In the early hours of Sunday morning Weber suffered a severe asthma attack.

"I woke up and something was off, I remember my mom coming in and asking if I needed to go to the hospital, and I was afraid because I knew the answer internally," said Weber. "I tried to use the restroom and five steps to the restroom I was KO'd, and it was time to go to the hospital."

Weber has dealt with asthma her entire life, but that morning she had such a bad asthma attack that the level of carbon dioxide in her body was seven times the normal level.

"I've never seen a higher carbon dioxide level," said Dr. Dale Mueller, a thoracic surgeon at HCA Florida Memorial Hospital. "It became so high that our machines couldn't even measure it, she was minutes away from arresting and dying quite frankly."

Mueller said that Weber had status asthmaticus, which is when the asthma attack is so bad that a person can't breathe at all, and the patient can't be connected to a ventilator.
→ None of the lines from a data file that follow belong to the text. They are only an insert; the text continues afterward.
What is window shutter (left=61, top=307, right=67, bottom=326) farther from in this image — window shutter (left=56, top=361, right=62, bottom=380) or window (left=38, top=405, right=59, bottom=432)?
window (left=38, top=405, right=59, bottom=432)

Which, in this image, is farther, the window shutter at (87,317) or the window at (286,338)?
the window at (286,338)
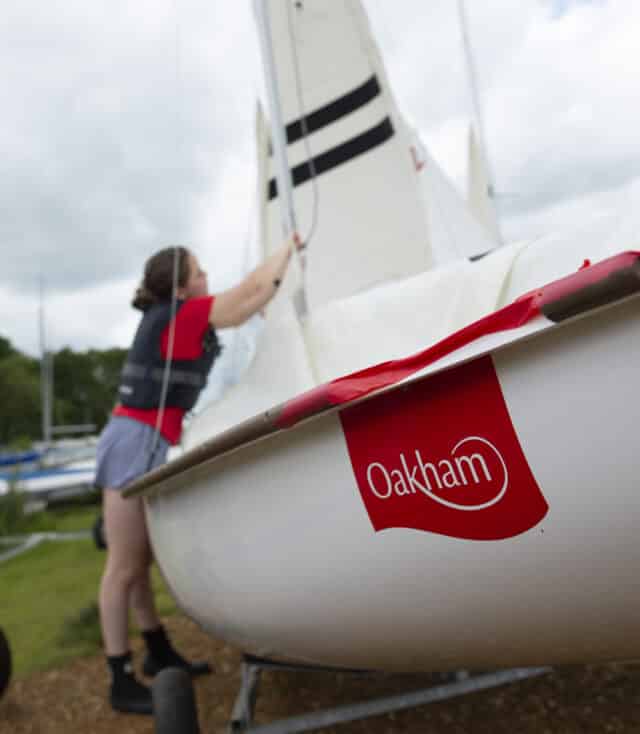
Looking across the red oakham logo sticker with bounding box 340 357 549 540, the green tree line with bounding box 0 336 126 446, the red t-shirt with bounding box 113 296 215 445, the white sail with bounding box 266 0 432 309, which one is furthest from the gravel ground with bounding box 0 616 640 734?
the green tree line with bounding box 0 336 126 446

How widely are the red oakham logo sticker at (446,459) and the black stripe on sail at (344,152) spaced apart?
214cm

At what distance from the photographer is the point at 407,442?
35.7 inches

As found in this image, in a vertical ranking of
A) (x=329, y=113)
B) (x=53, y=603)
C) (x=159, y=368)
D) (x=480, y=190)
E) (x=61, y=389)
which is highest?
(x=61, y=389)

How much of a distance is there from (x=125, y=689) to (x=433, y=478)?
52.1 inches

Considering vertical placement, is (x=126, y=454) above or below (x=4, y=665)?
above

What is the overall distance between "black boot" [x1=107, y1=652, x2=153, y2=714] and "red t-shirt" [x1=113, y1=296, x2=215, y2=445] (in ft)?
2.04

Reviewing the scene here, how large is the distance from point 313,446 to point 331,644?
0.40 metres

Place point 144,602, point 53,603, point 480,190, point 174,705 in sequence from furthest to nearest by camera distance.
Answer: point 480,190
point 53,603
point 144,602
point 174,705

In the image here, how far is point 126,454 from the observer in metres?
1.73

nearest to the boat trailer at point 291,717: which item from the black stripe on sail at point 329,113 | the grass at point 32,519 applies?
the black stripe on sail at point 329,113

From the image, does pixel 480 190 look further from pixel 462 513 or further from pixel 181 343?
pixel 462 513

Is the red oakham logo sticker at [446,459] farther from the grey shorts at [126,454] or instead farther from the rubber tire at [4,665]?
the rubber tire at [4,665]

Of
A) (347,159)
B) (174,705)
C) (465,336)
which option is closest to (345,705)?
(174,705)

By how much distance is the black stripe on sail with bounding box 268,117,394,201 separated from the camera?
288 centimetres
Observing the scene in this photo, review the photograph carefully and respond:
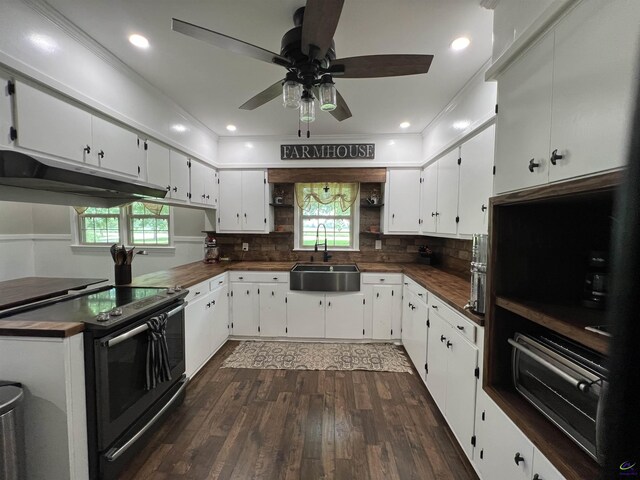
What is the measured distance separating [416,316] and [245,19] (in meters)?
2.67

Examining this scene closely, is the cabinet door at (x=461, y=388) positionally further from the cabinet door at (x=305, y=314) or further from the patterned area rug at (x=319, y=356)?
the cabinet door at (x=305, y=314)

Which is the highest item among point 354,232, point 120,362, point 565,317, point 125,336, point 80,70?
point 80,70

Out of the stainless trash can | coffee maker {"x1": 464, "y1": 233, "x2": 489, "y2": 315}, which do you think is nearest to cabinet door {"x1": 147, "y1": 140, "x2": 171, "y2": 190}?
the stainless trash can

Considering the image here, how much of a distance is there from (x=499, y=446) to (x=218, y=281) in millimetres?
2668

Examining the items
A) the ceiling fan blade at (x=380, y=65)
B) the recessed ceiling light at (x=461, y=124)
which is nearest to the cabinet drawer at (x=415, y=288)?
the recessed ceiling light at (x=461, y=124)

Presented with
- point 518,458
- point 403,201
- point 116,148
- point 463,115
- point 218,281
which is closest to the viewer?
point 518,458

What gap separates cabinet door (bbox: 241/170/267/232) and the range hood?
4.44ft

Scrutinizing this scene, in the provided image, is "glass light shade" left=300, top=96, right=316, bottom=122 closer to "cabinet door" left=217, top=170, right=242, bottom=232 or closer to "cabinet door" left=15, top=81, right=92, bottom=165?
"cabinet door" left=15, top=81, right=92, bottom=165

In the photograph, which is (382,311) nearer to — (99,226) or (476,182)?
(476,182)

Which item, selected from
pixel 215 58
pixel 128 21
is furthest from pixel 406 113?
pixel 128 21

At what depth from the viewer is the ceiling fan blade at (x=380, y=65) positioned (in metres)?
1.40

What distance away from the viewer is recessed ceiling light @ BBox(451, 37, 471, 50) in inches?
68.3

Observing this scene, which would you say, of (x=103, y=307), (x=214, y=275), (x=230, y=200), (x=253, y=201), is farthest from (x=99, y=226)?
(x=103, y=307)

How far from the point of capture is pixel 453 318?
1804mm
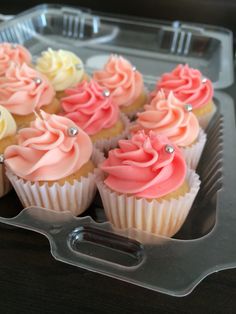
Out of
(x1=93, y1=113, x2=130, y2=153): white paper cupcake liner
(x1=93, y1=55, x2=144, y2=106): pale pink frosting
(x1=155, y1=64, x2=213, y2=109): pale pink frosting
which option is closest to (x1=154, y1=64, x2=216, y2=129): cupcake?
(x1=155, y1=64, x2=213, y2=109): pale pink frosting

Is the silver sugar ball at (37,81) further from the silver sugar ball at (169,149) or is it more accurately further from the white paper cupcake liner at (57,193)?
the silver sugar ball at (169,149)

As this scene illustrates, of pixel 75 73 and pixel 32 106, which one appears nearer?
pixel 32 106

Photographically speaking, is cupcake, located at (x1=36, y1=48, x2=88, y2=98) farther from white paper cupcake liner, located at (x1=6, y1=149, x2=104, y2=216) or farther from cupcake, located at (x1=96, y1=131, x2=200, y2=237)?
cupcake, located at (x1=96, y1=131, x2=200, y2=237)

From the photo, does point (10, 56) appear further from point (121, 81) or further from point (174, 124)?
point (174, 124)

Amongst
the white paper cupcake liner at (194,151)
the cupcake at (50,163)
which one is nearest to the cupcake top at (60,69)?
the cupcake at (50,163)

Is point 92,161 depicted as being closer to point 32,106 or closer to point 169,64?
point 32,106

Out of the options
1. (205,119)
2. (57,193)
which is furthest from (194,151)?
(57,193)

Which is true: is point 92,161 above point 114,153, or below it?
below

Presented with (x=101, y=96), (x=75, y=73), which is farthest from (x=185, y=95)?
(x=75, y=73)
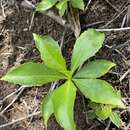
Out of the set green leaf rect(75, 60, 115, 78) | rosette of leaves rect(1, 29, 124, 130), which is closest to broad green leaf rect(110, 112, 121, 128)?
rosette of leaves rect(1, 29, 124, 130)

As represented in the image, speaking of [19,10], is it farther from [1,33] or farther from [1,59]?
[1,59]

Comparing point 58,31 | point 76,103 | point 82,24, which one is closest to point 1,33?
point 58,31

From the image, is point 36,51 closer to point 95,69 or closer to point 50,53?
point 50,53

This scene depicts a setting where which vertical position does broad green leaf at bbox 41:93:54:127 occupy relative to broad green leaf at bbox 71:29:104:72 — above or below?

Because of that, the carbon dioxide builds up inside the patient to become toxic. A high amount of carbon dioxide in the patient's blood stream can damage internal organs.

Weber was connected to an ECMO machine, which performed the act of breathing for Weber while she rested.
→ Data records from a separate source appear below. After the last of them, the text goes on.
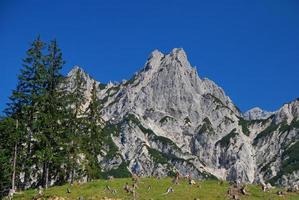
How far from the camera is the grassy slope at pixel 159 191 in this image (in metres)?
55.2

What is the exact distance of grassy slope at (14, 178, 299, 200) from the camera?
181 ft

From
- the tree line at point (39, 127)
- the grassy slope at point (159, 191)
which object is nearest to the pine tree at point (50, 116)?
the tree line at point (39, 127)

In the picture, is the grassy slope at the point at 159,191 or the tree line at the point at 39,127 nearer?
the grassy slope at the point at 159,191

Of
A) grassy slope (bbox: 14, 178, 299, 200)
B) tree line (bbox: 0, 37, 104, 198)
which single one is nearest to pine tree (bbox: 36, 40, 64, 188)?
tree line (bbox: 0, 37, 104, 198)

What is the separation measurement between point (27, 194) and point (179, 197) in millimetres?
17661

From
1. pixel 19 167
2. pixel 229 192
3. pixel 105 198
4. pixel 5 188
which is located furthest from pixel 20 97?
pixel 229 192

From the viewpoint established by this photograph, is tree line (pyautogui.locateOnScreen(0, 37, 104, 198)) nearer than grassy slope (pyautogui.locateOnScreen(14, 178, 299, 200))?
No

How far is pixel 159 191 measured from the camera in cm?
5734

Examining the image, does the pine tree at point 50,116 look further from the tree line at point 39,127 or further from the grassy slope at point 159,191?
the grassy slope at point 159,191

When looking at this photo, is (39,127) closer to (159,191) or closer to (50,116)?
(50,116)

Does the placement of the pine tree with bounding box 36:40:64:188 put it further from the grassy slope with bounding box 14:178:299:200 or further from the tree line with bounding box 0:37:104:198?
the grassy slope with bounding box 14:178:299:200

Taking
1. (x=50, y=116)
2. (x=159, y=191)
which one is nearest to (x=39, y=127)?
(x=50, y=116)

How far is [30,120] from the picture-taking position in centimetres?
7594

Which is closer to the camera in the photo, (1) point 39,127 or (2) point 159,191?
(2) point 159,191
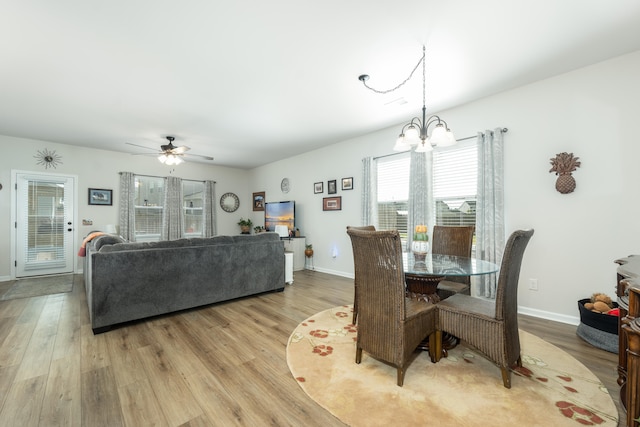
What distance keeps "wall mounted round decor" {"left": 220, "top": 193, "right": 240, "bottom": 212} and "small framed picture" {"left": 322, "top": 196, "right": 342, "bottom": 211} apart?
328cm

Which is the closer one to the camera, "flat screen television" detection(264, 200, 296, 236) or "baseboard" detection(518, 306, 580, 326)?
"baseboard" detection(518, 306, 580, 326)

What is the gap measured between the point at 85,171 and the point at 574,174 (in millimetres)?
7923

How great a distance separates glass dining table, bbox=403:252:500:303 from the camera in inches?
73.5

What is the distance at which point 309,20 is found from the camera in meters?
2.00

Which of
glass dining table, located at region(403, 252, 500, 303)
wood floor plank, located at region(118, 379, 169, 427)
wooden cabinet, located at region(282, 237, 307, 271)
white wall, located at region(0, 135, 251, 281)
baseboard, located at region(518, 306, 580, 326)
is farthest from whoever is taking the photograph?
wooden cabinet, located at region(282, 237, 307, 271)

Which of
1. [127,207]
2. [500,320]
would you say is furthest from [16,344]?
[127,207]

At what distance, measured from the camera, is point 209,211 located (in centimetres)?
703

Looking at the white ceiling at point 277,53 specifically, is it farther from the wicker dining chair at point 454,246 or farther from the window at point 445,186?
the wicker dining chair at point 454,246

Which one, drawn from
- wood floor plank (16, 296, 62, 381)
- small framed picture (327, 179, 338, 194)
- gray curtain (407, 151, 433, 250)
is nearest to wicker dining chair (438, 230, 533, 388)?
gray curtain (407, 151, 433, 250)

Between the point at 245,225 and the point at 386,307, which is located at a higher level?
the point at 245,225

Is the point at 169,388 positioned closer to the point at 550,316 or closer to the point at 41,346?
the point at 41,346

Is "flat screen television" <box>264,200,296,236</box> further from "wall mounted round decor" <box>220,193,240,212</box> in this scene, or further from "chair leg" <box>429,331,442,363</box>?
"chair leg" <box>429,331,442,363</box>

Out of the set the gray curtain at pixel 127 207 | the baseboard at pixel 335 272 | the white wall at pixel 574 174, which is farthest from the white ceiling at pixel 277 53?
the baseboard at pixel 335 272

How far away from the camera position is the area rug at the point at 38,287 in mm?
3811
While the 20-year-old was attached to tubes and a machine she'd never seen before, her mother could only watch and pray.

"It was just me and my daughter and I just thought I may have just lost my child," said Casie Gaston, Weber's mother, "I knew my baby was possibly gone, I didn't know if she was dead or not."

Weber was connected to the ECMO machine for more than 48 hours before the carbon dioxide was pumped out of her body and her lungs regained the strength to breathe on her own.

"It was shocking waking up and realizing I missed three days and also realizing and knowing that I'm just 20 years old and have a whole life ahead of me," said Weber. "I haven't even completed school, it was scary to think it all could have been gone."

Because of the help of a lifesaving ECMO device and the care of the medical team at HCA Florida Memorial Julia Weber is still alive. 

Next, she wants to become a respiratory therapist to help people just like her.